**DATA SUPPLIED**
-------

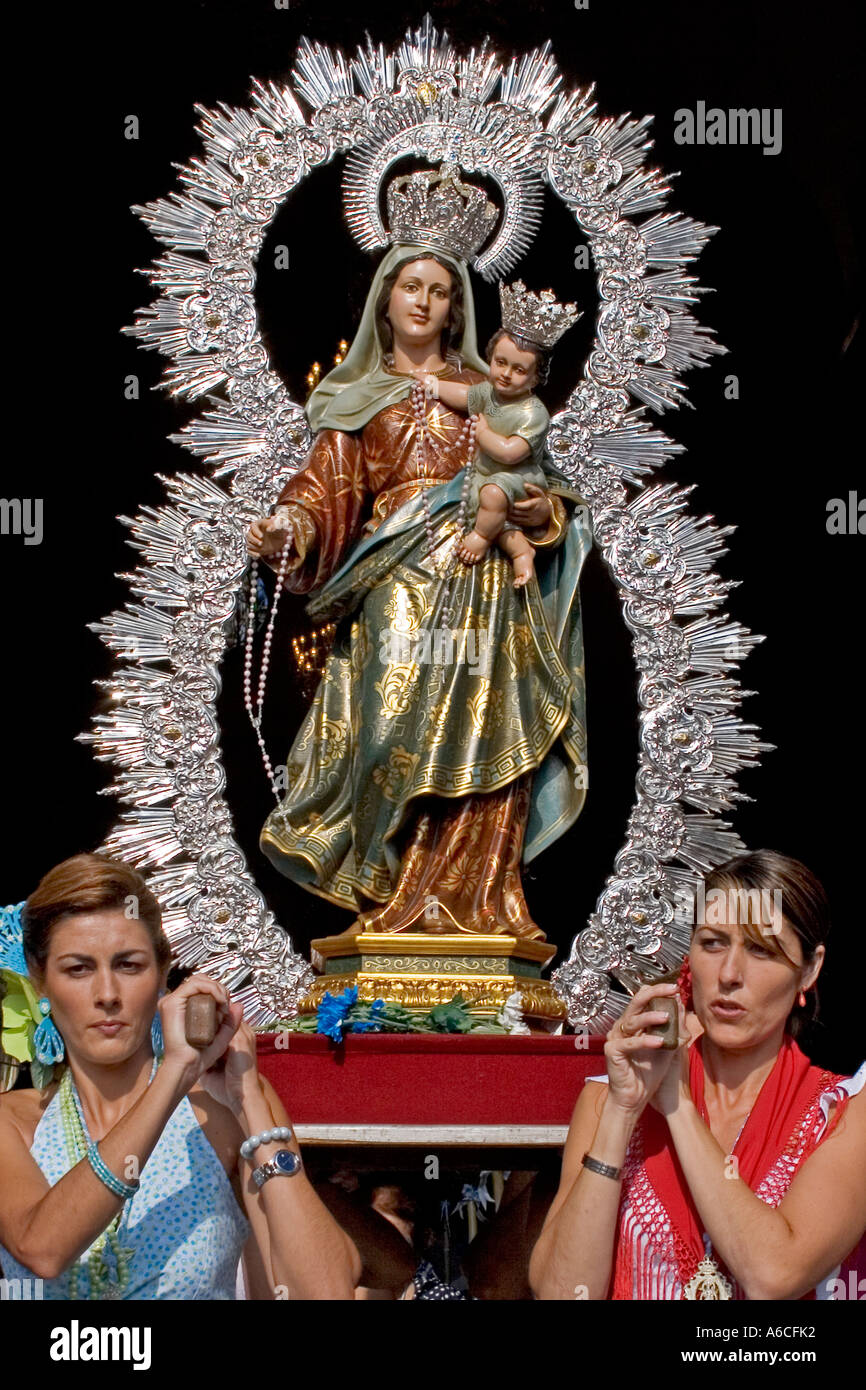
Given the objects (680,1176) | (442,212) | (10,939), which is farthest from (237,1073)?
(442,212)

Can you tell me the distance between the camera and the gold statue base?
3947 mm

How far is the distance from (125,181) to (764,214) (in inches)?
56.8

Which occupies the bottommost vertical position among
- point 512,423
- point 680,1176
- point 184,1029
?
point 680,1176

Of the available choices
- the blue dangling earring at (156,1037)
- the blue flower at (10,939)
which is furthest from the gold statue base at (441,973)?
the blue dangling earring at (156,1037)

-------

**PROBLEM DETAILS**
Quote the data exactly, leaving every image out of the copy.

**EXPECTED OUTPUT**
Given the objects (680,1176) | (442,212) | (10,939), which is farthest from (237,1073)?
(442,212)

Can you tell me the distance between the camera and the gold statue base?
3947 mm

How far is the distance from (125,181) to (764,214) (in inches)?
56.8

Which occupies the bottommost vertical position among
- point 512,423
- point 680,1176
- point 184,1029
?
point 680,1176

Of the available choices
- the blue dangling earring at (156,1037)
- the blue flower at (10,939)
which is furthest from the gold statue base at (441,973)?
the blue dangling earring at (156,1037)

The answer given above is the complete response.